But this is a big responsibility. Parents are always saying not to get pets — “That it’s a big commitment!” they yell and shout, and they’re right. A pet is, at minimum, a ten-year commitment (because we all know fish don’t count), and that’s a long time. Where will you be in ten years from now? Let’s not even pretend you know the answer to that question.
More importantly, animals represent Life. The capital L is there for a reason: because they’re important and you have to respect their life forces and their validity as a living creature. You can ignore a cactus or a ficus, but you cannot ignore another living, breathing creature. And that’s a big deal. Don’t think it’s not.

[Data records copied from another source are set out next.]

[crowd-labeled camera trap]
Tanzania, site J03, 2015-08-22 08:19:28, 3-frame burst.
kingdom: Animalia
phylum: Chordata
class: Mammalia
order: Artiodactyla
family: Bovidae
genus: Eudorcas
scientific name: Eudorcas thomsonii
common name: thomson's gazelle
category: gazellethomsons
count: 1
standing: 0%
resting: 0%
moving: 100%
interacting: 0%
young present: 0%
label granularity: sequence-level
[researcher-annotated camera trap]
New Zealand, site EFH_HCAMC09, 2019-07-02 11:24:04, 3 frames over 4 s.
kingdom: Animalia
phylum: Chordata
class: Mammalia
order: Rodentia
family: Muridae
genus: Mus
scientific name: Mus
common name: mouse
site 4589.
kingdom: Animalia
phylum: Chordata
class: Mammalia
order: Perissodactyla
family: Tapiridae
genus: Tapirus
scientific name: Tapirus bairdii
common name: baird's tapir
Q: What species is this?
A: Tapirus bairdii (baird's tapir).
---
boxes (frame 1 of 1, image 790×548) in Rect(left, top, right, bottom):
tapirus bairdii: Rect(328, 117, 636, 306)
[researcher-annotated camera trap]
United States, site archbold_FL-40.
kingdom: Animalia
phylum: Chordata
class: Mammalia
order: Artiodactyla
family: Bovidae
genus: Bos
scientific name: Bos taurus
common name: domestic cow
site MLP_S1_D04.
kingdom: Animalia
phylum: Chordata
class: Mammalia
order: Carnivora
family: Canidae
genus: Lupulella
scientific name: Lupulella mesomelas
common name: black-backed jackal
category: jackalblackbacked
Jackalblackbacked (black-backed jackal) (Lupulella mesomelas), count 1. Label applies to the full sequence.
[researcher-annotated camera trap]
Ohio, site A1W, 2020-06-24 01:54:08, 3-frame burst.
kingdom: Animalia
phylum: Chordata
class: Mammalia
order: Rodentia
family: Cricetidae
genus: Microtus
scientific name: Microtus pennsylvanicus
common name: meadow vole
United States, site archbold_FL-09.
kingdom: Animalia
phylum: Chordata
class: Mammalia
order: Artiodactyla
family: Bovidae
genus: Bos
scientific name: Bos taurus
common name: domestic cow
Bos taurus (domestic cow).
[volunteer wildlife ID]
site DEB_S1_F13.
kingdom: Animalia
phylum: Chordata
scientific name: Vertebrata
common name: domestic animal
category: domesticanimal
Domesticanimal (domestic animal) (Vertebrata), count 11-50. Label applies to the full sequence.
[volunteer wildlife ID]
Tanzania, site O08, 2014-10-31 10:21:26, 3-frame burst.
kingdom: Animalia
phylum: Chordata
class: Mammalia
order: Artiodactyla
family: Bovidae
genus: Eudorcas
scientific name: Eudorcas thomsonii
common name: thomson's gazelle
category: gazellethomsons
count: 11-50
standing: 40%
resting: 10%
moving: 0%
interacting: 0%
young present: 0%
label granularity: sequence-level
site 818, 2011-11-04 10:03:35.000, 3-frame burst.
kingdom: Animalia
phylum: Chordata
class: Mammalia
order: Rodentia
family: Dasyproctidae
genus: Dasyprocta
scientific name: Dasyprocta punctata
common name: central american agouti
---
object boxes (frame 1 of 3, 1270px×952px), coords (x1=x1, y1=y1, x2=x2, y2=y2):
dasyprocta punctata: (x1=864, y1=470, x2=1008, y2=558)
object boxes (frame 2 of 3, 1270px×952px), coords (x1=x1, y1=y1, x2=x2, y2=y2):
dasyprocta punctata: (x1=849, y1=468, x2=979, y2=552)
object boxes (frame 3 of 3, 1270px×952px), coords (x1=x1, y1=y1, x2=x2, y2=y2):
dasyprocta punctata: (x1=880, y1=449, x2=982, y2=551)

We spoke with senior Dorothy Muldoon about her dog, Jack. “My childhood dog lives with me in my studio apartment,” she said. “The hardest part about being a dog owner with a student’s schedule is the unpredictability. I feel a lot of guilt when I can’t come home and have left him for too long. It’s really not fair so I try to make up for it with treats and more walks and belly rubs.” It’s true: a dog can be a great companion. But with great companionship comes great responsibility.
One senior, Mary Anderson, has a little tree in her Brooklyn apartment but, according to her, “it’s totally dying.” Take this as a sign: if you can’t keep a plant alive, pets are not the right choice for you. And if you want something easy to start off with, try a cactus. (This writer has one, and let me tell you: it’s great. It never bites me, it was really cheap, and it never shits on the Persian rug when I leave it alone for too long.)
When you don’t have time for your pet, things will start to go south. Cats scratch, dogs pee on things, rabbits chew through power cords. But that’s not their own fault; as a good pet owner, it’s up to you to make sure that not only are their needs met but also that they feel properly loved and adored. As a college student with a full course load and sometimes a job, it’s fair to be honest: you just might not have time to fulfill all these requirements.
In the end, we can all agree that pets are cool. But before you make the commitment and jump in head first, try a plant. If you kill it, chances are you’re not ready for a pet. If you keep it alive, maybe wait another year before you get that pug that you’ve wanted since pugs were trendy. In the meantime, get a cactus. They’re great, I promise.